Week 10 - Shannon Trinh

Integrating the spirit realm into psychology would open more perspective and suggestions to alternative solutions to the term “mental health” and healing overall.  Spirit realms can give other explanations to the specific sensations that we experience in every day life – it would in addition give diagnoses more of a holistic view. For example, like in the reading “What a Shaman Sees in a Mental Hospital” mental “disorders” are caused by imbalance of energies. With this kind of worldview on mental illnesses, psychologists and psychiatrists can broaden their options when it comes to treatment. It would be able to promote conversation about the effectiveness of Western medicine and the investigation of unconventional practices such as meditation, acupuncture, and energy crystals.
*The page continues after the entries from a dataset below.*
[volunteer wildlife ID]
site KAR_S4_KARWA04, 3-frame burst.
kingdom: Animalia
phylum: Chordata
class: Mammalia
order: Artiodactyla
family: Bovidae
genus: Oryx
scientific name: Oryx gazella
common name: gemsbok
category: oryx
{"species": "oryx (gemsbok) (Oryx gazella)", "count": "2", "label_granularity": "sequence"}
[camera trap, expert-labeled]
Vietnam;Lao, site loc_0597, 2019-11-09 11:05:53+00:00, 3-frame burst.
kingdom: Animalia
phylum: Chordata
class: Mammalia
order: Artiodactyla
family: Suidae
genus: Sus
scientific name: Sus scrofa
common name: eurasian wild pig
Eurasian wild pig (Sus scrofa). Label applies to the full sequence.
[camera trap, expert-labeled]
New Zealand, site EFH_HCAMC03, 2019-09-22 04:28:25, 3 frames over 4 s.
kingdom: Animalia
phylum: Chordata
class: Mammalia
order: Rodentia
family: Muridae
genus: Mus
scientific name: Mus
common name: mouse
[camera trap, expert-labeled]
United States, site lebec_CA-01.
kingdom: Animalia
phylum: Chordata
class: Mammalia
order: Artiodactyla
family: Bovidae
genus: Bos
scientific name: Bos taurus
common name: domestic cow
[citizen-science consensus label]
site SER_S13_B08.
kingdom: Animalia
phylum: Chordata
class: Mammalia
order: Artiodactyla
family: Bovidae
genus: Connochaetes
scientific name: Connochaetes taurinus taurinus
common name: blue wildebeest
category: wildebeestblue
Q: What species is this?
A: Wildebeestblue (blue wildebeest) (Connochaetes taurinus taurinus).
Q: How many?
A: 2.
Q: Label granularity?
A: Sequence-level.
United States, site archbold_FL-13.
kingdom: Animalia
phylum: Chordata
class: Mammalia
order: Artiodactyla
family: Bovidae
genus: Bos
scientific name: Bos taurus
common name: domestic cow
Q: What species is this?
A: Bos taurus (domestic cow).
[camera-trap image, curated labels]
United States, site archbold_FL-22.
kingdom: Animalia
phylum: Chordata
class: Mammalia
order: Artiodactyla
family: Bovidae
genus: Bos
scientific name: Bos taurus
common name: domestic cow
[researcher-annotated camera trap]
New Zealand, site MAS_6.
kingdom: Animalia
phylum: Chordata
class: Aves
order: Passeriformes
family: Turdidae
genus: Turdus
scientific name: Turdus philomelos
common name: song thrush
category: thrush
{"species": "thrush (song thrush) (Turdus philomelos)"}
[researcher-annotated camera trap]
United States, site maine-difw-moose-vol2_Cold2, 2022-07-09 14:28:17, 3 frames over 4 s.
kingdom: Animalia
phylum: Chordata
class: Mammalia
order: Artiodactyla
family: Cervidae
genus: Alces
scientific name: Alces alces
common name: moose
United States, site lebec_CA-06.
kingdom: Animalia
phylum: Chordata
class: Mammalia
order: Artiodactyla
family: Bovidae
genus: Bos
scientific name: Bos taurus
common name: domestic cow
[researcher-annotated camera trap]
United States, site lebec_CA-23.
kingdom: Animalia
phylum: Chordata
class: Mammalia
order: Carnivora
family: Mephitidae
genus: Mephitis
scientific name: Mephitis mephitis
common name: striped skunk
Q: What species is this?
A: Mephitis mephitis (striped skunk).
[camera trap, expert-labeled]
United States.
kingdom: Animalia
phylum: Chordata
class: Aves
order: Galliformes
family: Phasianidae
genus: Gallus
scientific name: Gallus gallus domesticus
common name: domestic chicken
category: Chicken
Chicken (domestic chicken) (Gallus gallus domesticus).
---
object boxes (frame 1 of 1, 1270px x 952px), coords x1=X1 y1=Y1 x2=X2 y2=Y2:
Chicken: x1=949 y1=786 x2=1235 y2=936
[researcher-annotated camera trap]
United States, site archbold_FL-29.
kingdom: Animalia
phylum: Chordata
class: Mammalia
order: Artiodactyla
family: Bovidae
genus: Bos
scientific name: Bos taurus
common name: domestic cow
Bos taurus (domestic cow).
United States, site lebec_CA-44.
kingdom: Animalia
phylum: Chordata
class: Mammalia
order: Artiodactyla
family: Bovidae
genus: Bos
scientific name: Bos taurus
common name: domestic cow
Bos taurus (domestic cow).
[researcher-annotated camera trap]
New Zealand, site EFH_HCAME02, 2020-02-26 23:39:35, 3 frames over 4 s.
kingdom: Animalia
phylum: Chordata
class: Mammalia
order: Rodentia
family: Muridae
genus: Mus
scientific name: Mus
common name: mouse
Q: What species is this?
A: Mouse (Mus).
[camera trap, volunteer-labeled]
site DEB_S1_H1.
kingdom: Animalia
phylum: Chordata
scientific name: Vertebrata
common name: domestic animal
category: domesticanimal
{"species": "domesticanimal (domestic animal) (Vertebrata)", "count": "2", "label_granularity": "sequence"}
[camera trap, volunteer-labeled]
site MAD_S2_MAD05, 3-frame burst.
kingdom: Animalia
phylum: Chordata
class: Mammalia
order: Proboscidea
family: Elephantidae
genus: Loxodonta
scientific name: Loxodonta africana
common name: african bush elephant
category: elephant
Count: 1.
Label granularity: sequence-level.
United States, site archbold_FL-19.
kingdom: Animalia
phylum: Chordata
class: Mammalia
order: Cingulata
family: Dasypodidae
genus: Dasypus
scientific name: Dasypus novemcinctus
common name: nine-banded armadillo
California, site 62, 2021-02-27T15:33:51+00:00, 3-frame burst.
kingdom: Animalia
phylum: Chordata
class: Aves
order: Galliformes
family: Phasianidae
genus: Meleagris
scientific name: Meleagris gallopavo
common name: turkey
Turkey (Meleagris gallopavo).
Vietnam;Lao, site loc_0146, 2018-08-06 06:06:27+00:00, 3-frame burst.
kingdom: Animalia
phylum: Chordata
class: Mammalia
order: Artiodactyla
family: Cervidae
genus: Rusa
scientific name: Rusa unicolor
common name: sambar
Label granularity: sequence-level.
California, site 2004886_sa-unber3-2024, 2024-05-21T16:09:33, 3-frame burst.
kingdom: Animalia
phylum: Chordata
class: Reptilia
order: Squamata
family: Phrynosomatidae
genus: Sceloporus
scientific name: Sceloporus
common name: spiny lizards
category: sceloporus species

A major challenge of this transition of thinking would be the hesitation about “seeing is believing.” Usually when diagnosing and individual for mental health illnesses, their disorders are translated through wiring of the brain, neurotransmitter activity, memory/cognitive tasks, etc. There is always some tangible science behind these justifications of diagnoses. Bringing in the spirit realm would ultimately be seen as a threat to these truths that have been built by the Western world over time.  

I believe one of the best strategies to achieve inclusivity of the spirit realm is integrating spiritual measures into psychology research. For example, testing whether or not people have improved moods after medication or therapy vs. spiritual healing. Really investigating to find correlations between numerous variables that are used in the spirit realm and mental health/holistic health will give more tangible evidence on whether or not these alternative methods of healing work. Just because we cannot physically see or touch spirits, doesn’t mean we cannot use methodologies to find the answers we crave for.


Question: What if those who believed that schizophrenia caused by bad spirits and energies were actually credible? Is it possible for academia to revisit history and re-test /challenge these ideas?